- ФРАГМЕНТ ТЕКСТА:
━━━━━━━━━━━━━━━━

— Только и делаем, что хороним, хороним... Хлеба нет, воды нет. Припадут, как щенята, к луже и пьют. А потом покричат на живот и умирают. Вот и эту хоронить надо, — сказал он, приподнимая лопатой край валявшейся свитки, под которой лежала мёртвая девочка.
Идём через Кобрин — большой, грязный, забитый войсками город. Армия здесь не задерживается. Только делает короткие привалы и днёвки. Но, проходя, сметает по дороге заборы, выворачивает деревья, вытаптывает огородные посевы, опрокидывает фонари, будки, сараи, стойла, колодцы. Все, что создано усилиями мирно трудящихся людей, армия размалывает и растирает своими гигантскими челюстями. Такова война: войско, составленное из тружеников, с непонятным остервенением истребляет труд человеческий.
За Кобрином грунт становится твёрже и движение легче. Пехота идёт обочиной.
Жарко. По дороге ни одного колодца. Люди и скот изнемогают от жажды. По бокам снова гнилая топь. Измученные коровы тянутся к болотной воде и моментально грузнут по брюхо. Вдоль всего пути десятки полуиздыхающих коров бессильно барахтаются в грязи и оглашают воздух жалобным мычаньем.

━━━━━━━━━━━━━━━━

- ИСХОДНЫЕ ДАННЫЕ:
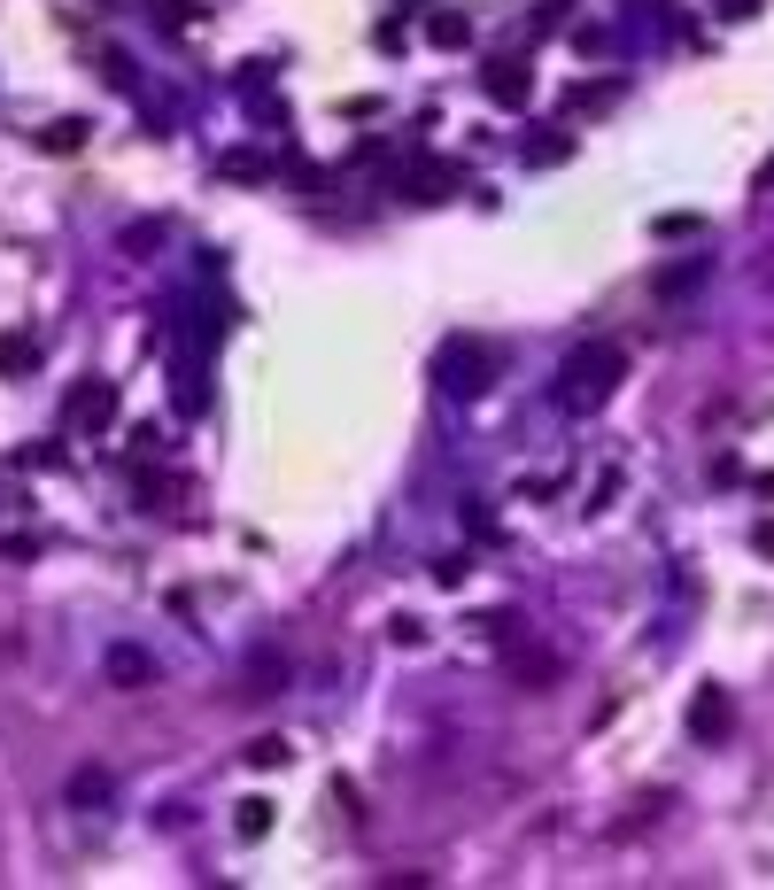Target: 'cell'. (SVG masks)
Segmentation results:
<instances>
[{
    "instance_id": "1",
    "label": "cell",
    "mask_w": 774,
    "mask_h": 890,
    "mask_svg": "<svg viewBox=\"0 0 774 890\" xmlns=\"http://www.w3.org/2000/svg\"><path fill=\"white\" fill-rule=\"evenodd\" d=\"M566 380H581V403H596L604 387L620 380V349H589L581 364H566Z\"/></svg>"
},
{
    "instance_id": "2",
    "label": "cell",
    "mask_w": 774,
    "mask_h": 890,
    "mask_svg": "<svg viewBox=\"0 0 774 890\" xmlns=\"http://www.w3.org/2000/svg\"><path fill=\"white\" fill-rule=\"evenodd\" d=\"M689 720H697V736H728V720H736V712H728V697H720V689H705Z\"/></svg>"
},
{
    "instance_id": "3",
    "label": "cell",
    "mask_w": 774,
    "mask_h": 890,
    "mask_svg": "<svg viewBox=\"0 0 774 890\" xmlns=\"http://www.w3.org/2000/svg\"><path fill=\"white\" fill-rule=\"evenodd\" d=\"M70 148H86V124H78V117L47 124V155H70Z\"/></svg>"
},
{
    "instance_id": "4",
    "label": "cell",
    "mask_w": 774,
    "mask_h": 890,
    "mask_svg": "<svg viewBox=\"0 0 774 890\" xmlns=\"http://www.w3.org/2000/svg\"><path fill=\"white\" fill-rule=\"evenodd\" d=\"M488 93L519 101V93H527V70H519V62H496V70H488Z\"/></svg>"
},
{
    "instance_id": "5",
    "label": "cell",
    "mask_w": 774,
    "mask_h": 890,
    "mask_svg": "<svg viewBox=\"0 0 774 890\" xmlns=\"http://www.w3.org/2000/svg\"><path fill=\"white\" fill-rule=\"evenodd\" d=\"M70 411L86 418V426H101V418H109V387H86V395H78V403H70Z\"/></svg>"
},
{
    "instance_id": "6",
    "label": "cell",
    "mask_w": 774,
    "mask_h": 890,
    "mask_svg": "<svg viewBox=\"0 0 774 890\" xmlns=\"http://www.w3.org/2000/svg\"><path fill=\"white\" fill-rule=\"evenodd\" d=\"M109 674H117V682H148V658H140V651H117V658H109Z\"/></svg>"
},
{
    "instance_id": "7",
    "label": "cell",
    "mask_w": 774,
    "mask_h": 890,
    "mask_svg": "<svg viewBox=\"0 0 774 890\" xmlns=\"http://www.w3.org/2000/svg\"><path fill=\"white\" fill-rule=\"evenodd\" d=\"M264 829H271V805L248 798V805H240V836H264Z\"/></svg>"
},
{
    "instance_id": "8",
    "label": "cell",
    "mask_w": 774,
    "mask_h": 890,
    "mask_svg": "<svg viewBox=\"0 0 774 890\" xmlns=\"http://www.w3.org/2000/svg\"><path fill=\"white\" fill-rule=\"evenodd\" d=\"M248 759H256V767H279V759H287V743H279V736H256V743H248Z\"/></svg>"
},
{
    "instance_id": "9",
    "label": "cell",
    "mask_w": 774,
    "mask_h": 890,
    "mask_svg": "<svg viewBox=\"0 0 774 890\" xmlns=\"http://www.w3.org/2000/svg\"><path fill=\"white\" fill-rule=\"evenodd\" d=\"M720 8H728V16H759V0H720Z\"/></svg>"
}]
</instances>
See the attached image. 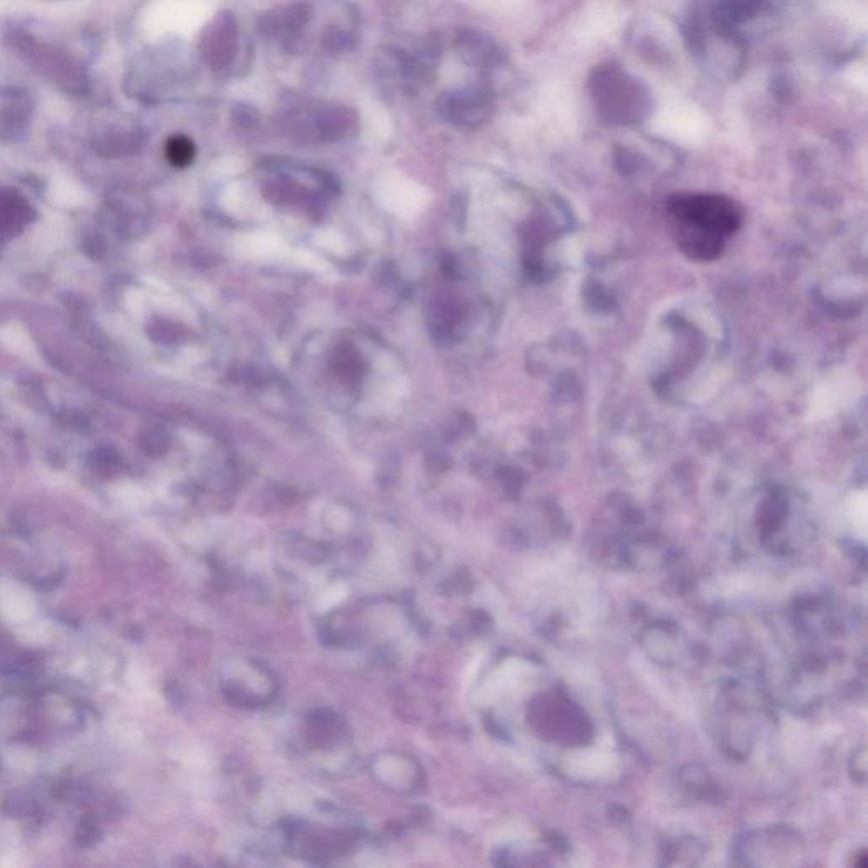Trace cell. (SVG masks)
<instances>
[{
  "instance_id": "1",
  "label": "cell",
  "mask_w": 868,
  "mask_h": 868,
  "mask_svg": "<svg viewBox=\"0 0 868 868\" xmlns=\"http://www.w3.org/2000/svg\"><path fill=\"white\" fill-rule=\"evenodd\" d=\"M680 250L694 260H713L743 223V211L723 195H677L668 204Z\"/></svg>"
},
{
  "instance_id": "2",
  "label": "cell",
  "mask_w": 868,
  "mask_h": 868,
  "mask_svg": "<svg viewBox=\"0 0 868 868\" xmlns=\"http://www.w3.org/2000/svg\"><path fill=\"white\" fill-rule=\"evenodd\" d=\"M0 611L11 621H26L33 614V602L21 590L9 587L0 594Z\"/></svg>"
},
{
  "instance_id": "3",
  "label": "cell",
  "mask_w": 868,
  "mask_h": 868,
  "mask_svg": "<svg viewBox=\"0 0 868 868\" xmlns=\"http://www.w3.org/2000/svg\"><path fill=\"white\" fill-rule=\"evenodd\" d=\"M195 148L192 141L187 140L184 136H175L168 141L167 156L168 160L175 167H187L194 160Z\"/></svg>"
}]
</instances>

━━━━━━━━━━━━━━━━

- ЗАДАНИЯ:
- A) Ответьте на вопросы по отрывку о походе через Кобрин:
(i) Чего нет, по словам человека с лопатой?
(ii) Какими словами описан город Кобрин?
(iii) Что происходит с коровами, когда они тянутся к болотной воде?
- B) Перескажите короче абзац отрывка о походе через Кобрин, начинающийся словами «Идём через Кобрин», и сохраните его главные факты.
- C) Продолжите отрывок о походе через Кобрин после его последнего предложения.
Записи — самостоятельный материал, с отрывком они не связаны.

- ОЖИДАЕМЫЕ ОТВЕТЫ:
- A)
(i) Хлеба и воды.
(ii) Большой, грязный, забитый войсками город.
(iii) Они моментально грузнут по брюхо.

- B) Путь лежит через Кобрин, большой и грязный город, забитый войсками. Армия делает здесь лишь короткие привалы и днёвки. Проходя, она сносит заборы, деревья, посевы, фонари, будки, сараи, стойла и колодцы и уничтожает всё, что создано мирным трудом. Такова война: войско из тружеников истребляет человеческий труд.

- C)
— Вишь в какое болото загнал нас, — угрюмо повторяют солдаты.
Два аэроплана выследили наши зарядные ящики и назойливо преследуют нас до стоянки.
В 3 часа пришли в деревню Ворск, где застали много частей. Воды нет. В колодцах пусто. Наши солдаты насильно овладели частью деревни, расставили часовых у колодцев, и через час воды набежало столько, что хватило напиться всей бригаде.
Но нас осаждают беженцы и толпы чужих солдат, которые со слезами и отчаянием добиваются глотка воды. Некоторые беженцы предлагают по рублю за ведро. Большинство осыпает нас упрёками и горько плачется на нашу жестокость:
— Как вам не грех? У нас дети малые умирают. Напьются из лужи и тут же кончаются... Зачем вы нас выгнали? Скорей бы хоть смерть пришла. Застрелите нас или отдайте в плен.
Солдаты ругаются и наседают. Но, споткнувшись о твёрдую решимость здоровенных артиллеристов, уходят, злобно цедя сквозь зубы:
— Вот погодите. Идут сзади сибиряки. Они вам покажут, жеребцам!.. Всю вам деревню разнесут.
Мы твёрдо выдерживаем характер и снимаем пикеты лишь тогда, когда вода появляется в колодцах.
Через 20 минут все колодцы снова пустые, местные крестьяне голосят благим матом:
— А бодай вас холера задушила, поляки вонючие! Из-за них и нам пропадать.
Беженцы ехидно посмеиваются:
— Подождите. Завтра и вас погонят!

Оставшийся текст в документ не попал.